# [Task details]
The number of lines below holding the string "United" is the only answer wanted.

Dataset entries
* * * * *

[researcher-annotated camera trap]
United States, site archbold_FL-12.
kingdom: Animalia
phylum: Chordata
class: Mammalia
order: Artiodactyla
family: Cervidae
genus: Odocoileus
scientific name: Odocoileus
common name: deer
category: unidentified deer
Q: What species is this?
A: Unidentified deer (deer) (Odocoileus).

* * * * *

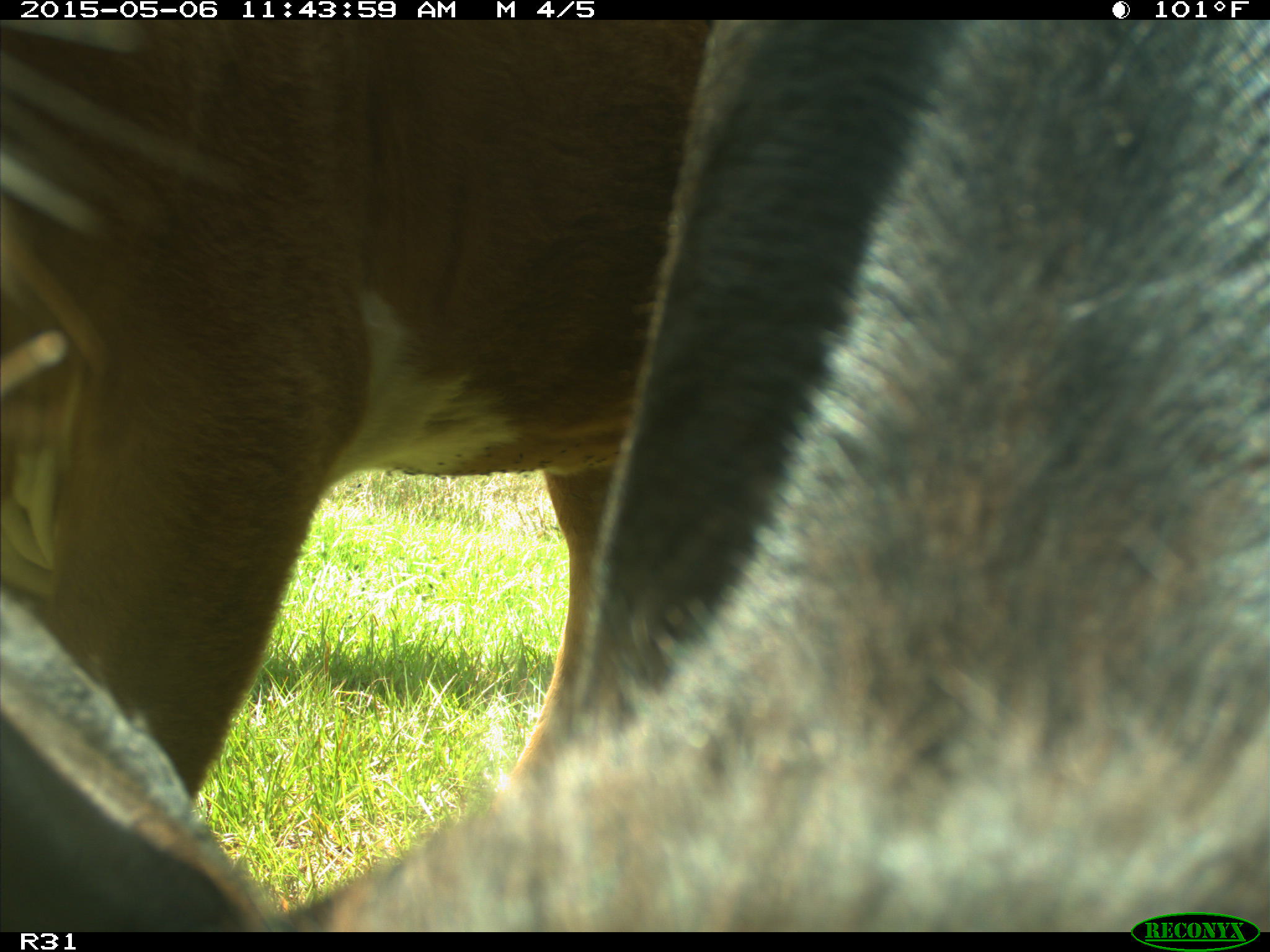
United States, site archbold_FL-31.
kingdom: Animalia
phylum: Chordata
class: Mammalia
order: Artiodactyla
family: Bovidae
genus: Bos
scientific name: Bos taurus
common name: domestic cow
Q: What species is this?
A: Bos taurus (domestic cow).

* * * * *

# [Finished task]
2